Paulo de Tarso Resende Paniago participou (como integrante, palestrante e/ou representante da ABIN) de inúmeros eventos nacionais e internacionais relacionados ao terrorismo, em especial nos âmbitos do Mercosul, da OEA e da ONU, entre 1997 e 2012.

  1. celio evangelista ferreira 12/09/2013

    Estamos com um caso de terrorismo cibernético por um grupo terrorista formado da TV Globo, Glenn Greenwal, Edward Snowden, Dilma Rousseff e deputados federais, com o propósito de expor os EUA como invasor das redes sociais no Brasil, em cuja invasão não respeitam a privacidade cibernética de Dilma Rousseff e da Petrobras. É um tipo de terrorismo novo, que visa desmoralizar as empresas responsáveis por esse tipo de relacionamento humano mundial, em benefício da Globo; tipifica terrorismo porque a Constituição brasielira repugna acusações feitas com provas obtidas por meios ilícitos; caso desse terrorismo que se serviu de lixo eletrônico roubado de computadores da NSA. Ai, já começa se tipificar terrorismo. É o terrorismo praticado pela Al Qaeda, que, na ação terrorismo atinge o alvo por suicídio. Pois, nele, a ação terrorista está vitimando a ABIN, Polícia Federal e Forças Armadas e a nação brasileira que resulta aniquilada perante o mundo por efêmero grau de falta de senso do ridículo, num picadeiro de ignorância extrema.
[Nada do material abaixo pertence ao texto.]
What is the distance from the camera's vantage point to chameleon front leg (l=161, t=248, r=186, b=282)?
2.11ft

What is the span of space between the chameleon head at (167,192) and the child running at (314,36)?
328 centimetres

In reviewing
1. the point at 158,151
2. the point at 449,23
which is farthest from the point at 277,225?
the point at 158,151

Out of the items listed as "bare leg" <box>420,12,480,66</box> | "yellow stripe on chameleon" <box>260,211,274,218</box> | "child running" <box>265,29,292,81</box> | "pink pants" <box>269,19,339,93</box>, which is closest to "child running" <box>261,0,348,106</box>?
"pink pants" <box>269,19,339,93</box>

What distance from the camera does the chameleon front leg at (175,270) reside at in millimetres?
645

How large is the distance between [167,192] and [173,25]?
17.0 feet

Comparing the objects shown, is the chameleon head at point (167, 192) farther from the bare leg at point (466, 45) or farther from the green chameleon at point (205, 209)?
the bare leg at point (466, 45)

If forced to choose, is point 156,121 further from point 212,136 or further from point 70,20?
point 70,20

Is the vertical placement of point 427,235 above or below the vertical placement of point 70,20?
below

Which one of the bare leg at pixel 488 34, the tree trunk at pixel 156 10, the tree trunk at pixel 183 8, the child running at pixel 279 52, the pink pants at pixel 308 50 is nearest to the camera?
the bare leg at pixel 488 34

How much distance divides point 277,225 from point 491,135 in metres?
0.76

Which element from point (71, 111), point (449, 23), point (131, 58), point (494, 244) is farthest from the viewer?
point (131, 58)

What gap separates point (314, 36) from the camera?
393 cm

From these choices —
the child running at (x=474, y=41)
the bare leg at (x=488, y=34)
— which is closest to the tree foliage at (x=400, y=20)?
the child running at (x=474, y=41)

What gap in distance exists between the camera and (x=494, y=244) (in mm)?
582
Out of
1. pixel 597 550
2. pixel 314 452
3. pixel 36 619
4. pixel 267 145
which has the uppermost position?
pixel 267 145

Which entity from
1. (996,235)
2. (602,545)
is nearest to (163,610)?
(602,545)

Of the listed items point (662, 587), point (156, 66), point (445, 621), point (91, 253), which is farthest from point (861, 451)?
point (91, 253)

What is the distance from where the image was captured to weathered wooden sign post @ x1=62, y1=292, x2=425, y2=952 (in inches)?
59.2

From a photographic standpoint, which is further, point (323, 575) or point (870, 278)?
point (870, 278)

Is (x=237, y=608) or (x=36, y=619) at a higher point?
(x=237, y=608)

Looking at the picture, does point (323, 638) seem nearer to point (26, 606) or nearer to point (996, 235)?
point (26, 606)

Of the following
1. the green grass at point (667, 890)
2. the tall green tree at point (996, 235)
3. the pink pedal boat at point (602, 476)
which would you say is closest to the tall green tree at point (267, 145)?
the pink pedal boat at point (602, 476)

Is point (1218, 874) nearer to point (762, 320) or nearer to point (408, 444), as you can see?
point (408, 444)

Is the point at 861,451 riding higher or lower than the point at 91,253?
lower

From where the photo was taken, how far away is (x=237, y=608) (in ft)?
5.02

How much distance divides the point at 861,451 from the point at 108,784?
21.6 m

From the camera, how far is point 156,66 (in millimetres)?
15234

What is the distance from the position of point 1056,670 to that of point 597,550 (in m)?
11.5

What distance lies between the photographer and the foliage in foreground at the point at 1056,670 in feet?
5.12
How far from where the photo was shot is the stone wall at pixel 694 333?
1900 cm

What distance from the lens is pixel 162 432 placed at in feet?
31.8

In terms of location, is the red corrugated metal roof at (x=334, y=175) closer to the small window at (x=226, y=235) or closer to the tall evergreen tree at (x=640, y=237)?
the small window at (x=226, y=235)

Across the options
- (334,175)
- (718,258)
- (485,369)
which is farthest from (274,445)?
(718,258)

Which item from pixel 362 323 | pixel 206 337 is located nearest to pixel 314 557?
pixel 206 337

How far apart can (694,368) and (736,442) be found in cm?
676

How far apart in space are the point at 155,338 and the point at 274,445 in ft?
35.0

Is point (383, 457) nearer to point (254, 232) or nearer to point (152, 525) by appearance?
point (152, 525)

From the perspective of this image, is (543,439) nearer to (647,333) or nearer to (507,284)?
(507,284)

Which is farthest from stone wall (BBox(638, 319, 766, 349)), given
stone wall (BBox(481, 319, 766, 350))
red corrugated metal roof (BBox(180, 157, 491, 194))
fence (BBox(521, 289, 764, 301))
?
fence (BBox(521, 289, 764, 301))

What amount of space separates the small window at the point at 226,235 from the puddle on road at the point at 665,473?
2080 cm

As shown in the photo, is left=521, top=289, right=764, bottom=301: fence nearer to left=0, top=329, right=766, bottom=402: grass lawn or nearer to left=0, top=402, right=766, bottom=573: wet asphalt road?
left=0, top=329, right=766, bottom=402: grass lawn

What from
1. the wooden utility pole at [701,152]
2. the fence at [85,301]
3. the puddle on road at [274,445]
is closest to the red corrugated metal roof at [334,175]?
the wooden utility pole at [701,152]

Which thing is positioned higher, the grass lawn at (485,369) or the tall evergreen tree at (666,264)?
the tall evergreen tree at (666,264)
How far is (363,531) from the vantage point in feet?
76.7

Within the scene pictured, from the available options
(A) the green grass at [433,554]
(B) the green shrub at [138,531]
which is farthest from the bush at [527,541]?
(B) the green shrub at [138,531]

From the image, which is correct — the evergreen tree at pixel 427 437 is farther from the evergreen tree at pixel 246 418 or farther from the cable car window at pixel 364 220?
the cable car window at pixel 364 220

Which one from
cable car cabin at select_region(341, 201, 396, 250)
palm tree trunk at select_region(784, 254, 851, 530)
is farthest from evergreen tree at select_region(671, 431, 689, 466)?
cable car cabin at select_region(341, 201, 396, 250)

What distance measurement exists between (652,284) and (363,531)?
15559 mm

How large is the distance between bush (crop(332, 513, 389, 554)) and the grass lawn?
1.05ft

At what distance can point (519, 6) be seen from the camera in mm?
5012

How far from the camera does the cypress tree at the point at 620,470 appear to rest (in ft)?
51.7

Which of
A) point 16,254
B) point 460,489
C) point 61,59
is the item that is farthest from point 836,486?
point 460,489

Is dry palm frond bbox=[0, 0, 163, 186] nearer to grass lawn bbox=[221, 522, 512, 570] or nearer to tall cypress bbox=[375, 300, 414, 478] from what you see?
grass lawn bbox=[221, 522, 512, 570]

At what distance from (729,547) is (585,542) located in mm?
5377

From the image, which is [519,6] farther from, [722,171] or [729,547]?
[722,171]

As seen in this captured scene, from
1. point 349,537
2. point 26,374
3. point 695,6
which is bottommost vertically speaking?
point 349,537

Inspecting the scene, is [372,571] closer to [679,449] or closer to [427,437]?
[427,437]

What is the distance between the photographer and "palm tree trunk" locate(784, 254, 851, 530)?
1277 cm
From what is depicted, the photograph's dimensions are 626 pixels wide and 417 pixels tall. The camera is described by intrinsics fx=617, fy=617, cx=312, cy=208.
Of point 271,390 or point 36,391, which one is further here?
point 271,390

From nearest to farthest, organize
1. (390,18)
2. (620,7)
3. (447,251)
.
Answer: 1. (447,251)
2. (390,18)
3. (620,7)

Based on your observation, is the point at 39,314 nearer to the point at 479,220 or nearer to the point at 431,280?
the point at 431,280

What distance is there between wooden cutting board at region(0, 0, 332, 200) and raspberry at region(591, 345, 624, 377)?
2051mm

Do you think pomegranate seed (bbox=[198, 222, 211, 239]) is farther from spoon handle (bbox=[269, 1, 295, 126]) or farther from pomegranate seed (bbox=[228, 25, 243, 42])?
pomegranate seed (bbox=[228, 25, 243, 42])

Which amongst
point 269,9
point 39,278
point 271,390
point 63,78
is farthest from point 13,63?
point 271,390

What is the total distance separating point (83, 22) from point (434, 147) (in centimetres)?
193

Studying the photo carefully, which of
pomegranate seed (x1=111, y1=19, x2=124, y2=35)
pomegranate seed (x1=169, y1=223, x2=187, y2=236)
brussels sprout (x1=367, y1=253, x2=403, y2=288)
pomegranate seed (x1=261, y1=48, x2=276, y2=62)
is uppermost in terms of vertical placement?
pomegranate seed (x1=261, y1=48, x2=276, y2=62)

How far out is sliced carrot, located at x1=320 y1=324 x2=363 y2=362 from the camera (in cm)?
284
    • paulo de tarso resende paniago 25/09/2013

      O fato é que o Brasil precisa urgentemente de uma legislação que tipifique o terrorismo, pois, em razão da realização de grandes eventos no País, esta é uma salvaguarda necessária às forças de segurança para se contraporem a ameaças ou ações de grupos terroristas/extremistas. Espera-se que as autoridades nacionais sensibilizem-se com esta atual conjuntura e criem os instrumentos jurídicos modernos para criminalizar atos terroristas.